Sweetness #9: A Novel - Stephan Eirik Clark

Wow, this one hit home. And I’m not sure if it’s because I’m from New Jersey, my sister is a scientist, or I am a fan of Splenda, but any combination of those things would have piqued my interest in this book.


I wasn’t so sure about the New Jersey thing. Partway through the book I convinced myself that the author must have worked for a large pharmaceutical company, or was, at the very least, from NJ. Thinking about it a little more, I realized that it was not so much a novel about New Jersey as one that took place in New Jersey. Aside from a lot of town name-dropping, the story really could have taken place anywhere; it just so happens that New Jersey is home to so many pharmaceutical companies that it had to take place here to give it authenticity.

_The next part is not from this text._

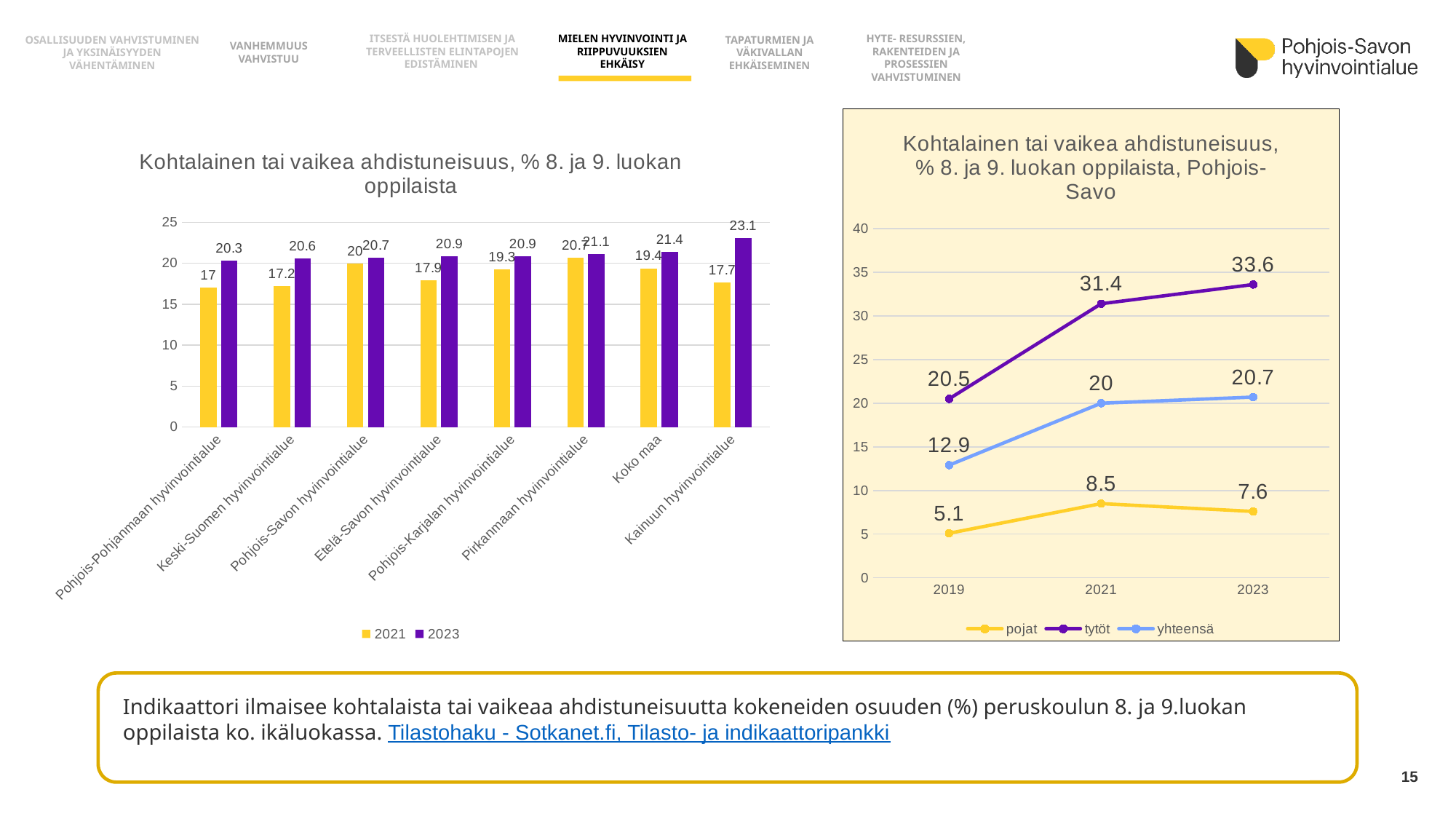
In the left bar chart, what is the difference between the 2023 and 2021 values for Kainuun hyvinvointialue? 5.4 In the left bar chart, what is the 2023 value for Kainuun hyvinvointialue? 23.1 In the left bar chart, which category has the highest 2023 value? Kainuun hyvinvointialue In the right line chart, what is the value for pojat in 2019? 5.1 In the right line chart titled 'Kohtalainen tai vaikea ahdistuneisuus, % 8. ja 9. luokan oppilaista, Pohjois-Savo', what is the value for tytöt in 2023? 33.6 In the right line chart, what is the difference between the yhteensä values for 2021 and 2019? 7.1 In the right line chart, how many series does the legend list? 3 In the left bar chart, how many categories are shown on the x axis? 8 In the right line chart, does the tytöt series rise or fall from 2019 to 2023? Rise What type of chart is the chart on the left? Bar chart In the left bar chart, which category has the lowest 2021 value? Pohjois-Pohjanmaan hyvinvointialue In the left bar chart, what is the 2021 value for Keski-Suomen hyvinvointialue? 17.2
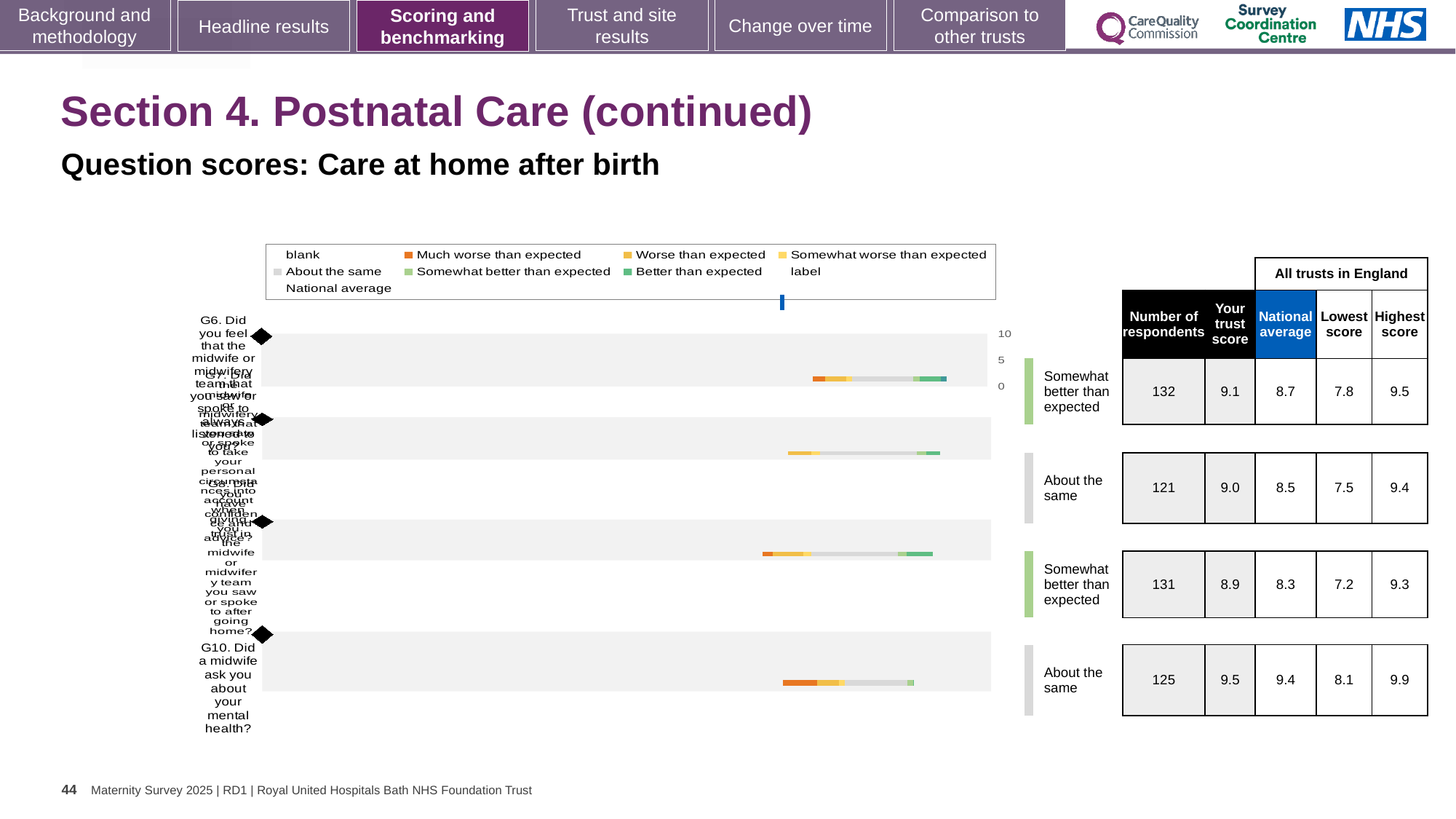
In the table beside the chart, what is the highest score for G10 (the last row)? 9.9 In the table beside the chart, what is the difference between the trust score and the national average for G6 (the first row)? 0.4 In the table beside the chart, what is the national average for G6 (the first row)? 8.7 In the table beside the chart, which row has the lowest number of respondents? The second row (121 respondents) In the table beside the chart, what is the trust score for G10 (Did a midwife ask you about your mental health?)? 9.5 In the table beside the chart, which row has the highest trust score? G10 (Did a midwife ask you about your mental health?) In the chart legend, what colour represents 'Much worse than expected'? Orange In the table beside the chart, is the trust score for G10 larger or smaller than the national average for G10? Larger In the chart legend, what colour represents 'Better than expected'? Green In the table beside the chart, what is the number of respondents for G10 (Did a midwife ask you about your mental health?)? 125 How many question bars are plotted in the chart? 4 What kind of chart is shown on the slide? Bar chart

This is not a book to read as you sip your artificially sweetened soda, or stir splenda into your flavored tea. After reading it, you will cringe as you pass the packaged food aisles in the grocery store — you may even think twice about entering the grocery store at all. It was, for me, a wake-up call. So yes, I know you are thinking, it’s a novel, right? Yes. And no. Because of course there is a lot in this book that is obviously fiction, but the main points echo a truth we really can’t deny. It is making me think twice. I stopped buying splenda, and I am going to do my best to cut it out of my Dunkin Donuts order… I am going to be looking much more carefully at the things I buy, especially the things I feed my kids. I will have to re-read The Omnivore’s Dilemma, and remember the resolve I felt after I read that book.


Ok, I feel bad now; I got a little carried away. It is a novel after all. In fact, it is a well-written one, with a terrific cast of characters who moved me. The plot was clever and compelling, though the action flagged a bit at times when it followed some odd tangents. The author has an incredible gift for similes, which always impresses me – it is a skill to use them in a seamless way. I don’t always think this way, but I did think this book would make a terrific movie. When I looked at the author’s bio (not from NJ by the way, far off), I did see he was a screenwriter, so maybe this will be something to look for as well. It may be a little painful, if like me, you read it with your kindle resting on an ever-increasing waistline, but maybe it will be more than just a novel, maybe it will be a call to action. And maybe, we will all be better off having read it.